Mentioned above is the idea of issuing "place-holder" instructions.  These
are basically instructions which are waiting for their relevant predicate
bit to become *available*.  They could hypothetically actually still be
executed (or at least begin execution).  They would however **not** be
permitted to commit the results to the register file, and they would be
"shadowed" by the above-proposed "Predication Calculating Function Unit".

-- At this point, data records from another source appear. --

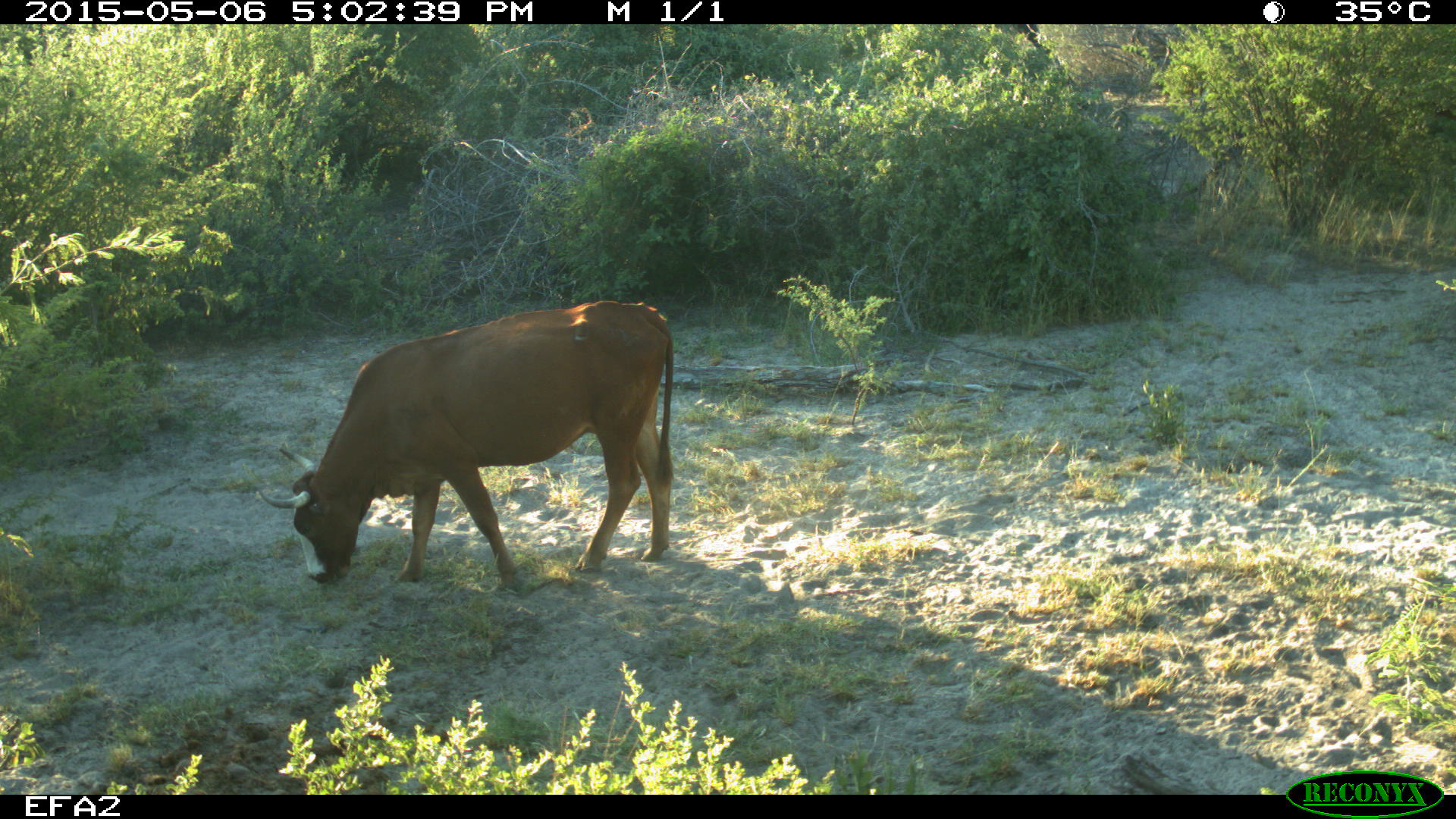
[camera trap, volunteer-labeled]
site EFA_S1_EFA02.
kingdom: Animalia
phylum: Chordata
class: Mammalia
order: Artiodactyla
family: Bovidae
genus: Bos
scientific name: Bos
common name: cattle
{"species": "cattle (Bos)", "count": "1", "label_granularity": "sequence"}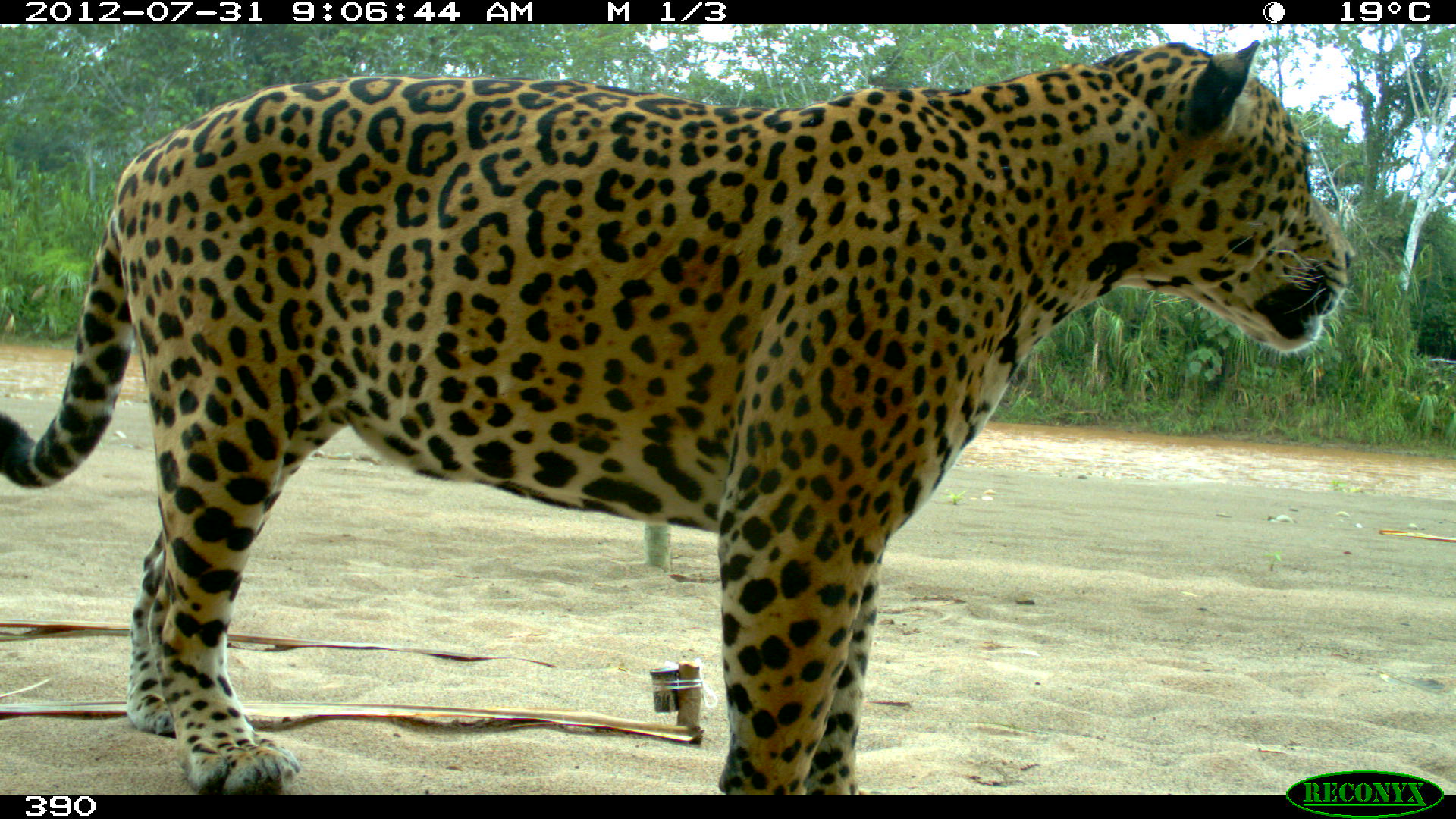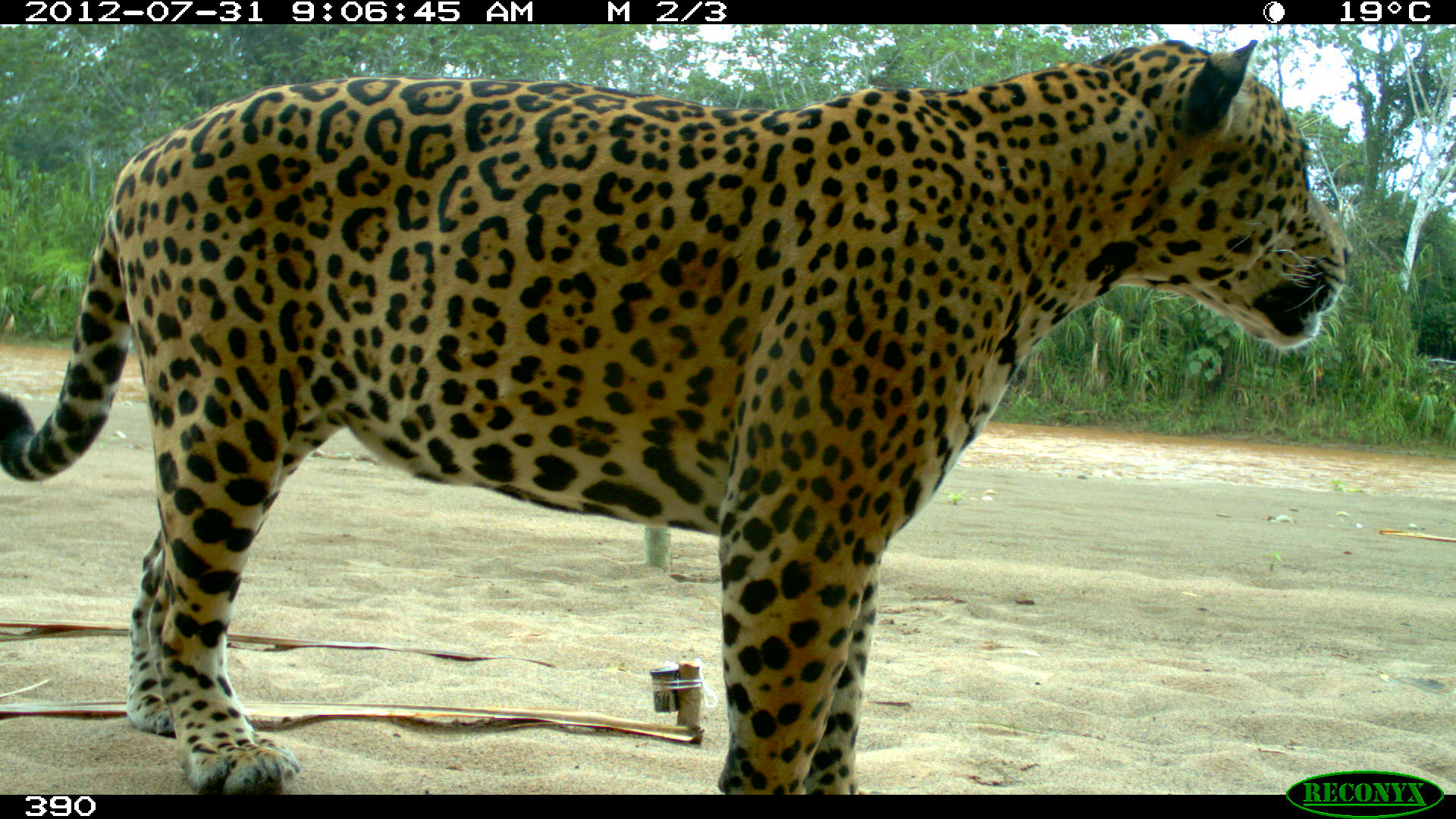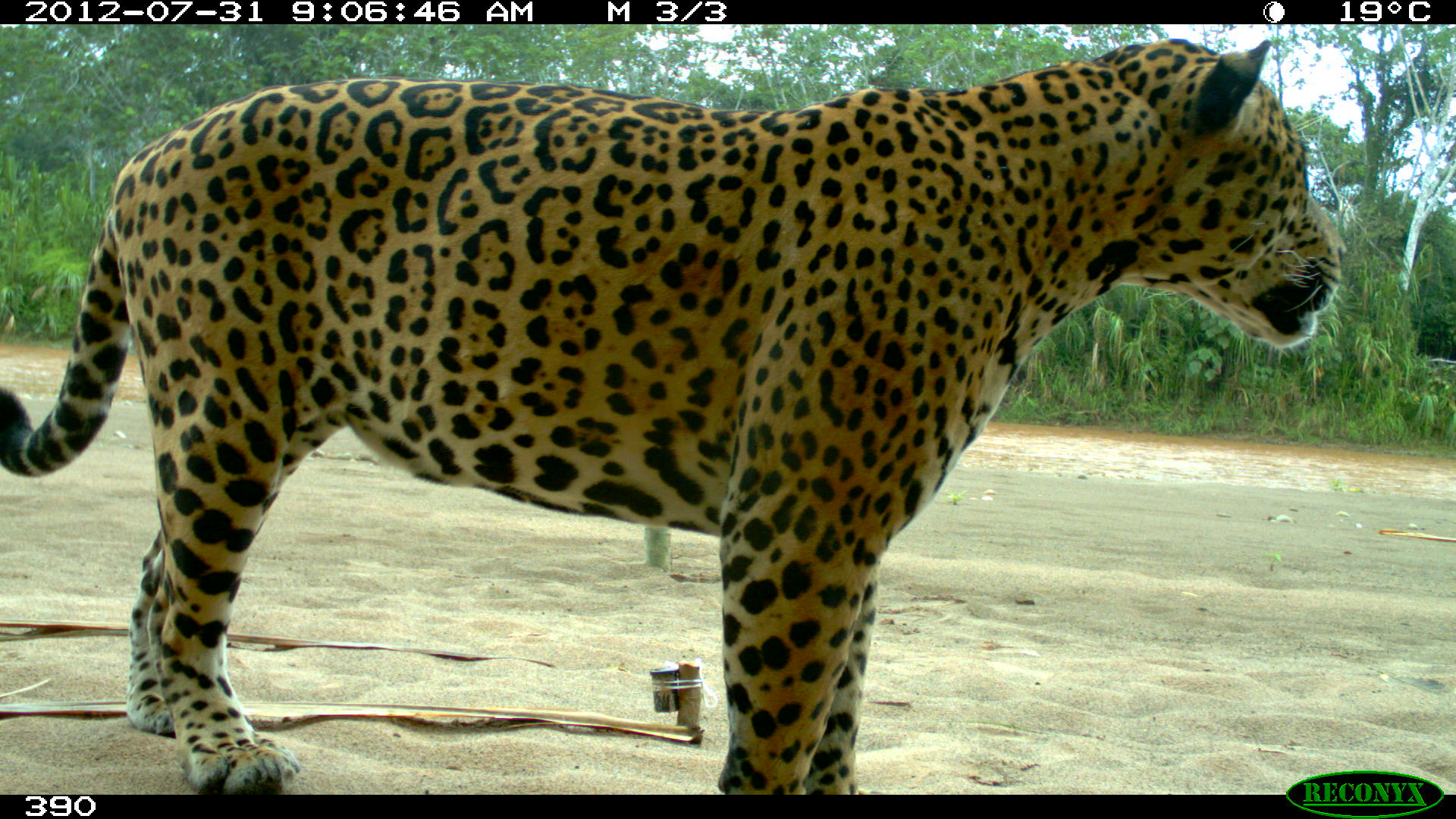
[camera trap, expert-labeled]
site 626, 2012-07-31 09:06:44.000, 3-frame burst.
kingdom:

This ineptly-named Function Unit would have the relevant predication register
as its src, just like any other Function Unit with dependent source registers.
It would similarly have a "schroedinger" wire, and it would similarly
cast a write-block shadow over the Vectorised instructions that were waiting
for predication bits.

Once the predicate register is available, the Predicate-computing FU would
begin "farming out" individual bits of the predicate, calling "Go\_Die"
schroedinger signals on those Vectorised instructions where their associated
predicate bit is zero (or, for when zeroing is enabled, turn them into
"zero result" instructions), and for those instructions where the predicate
bit is set, cancel the write-block shadow.

Whether this is a wise utilisation of resources is another matter.  If
predication is routinely 50% or less, a significant portion of the Vectorised
Function Units could hypothetically be calculating results that are *known*
to be discarded almost immediately.  Also, the whole point of the exercise
of using a multi-issue execution engine was to save resources, not allocating
instructions *at all* where the predication bit for that Vectorised operation
is zero.

However, it is better than the alternatives, and it's possible to
keep to a multi-issue micro-architecture as well, which is important in
order to achieve the target performance.  Ultimately, simulations can tell us
whether the GPU and VPU workloads will have significant predication better
than guessing will: we'll just have to see how it goes.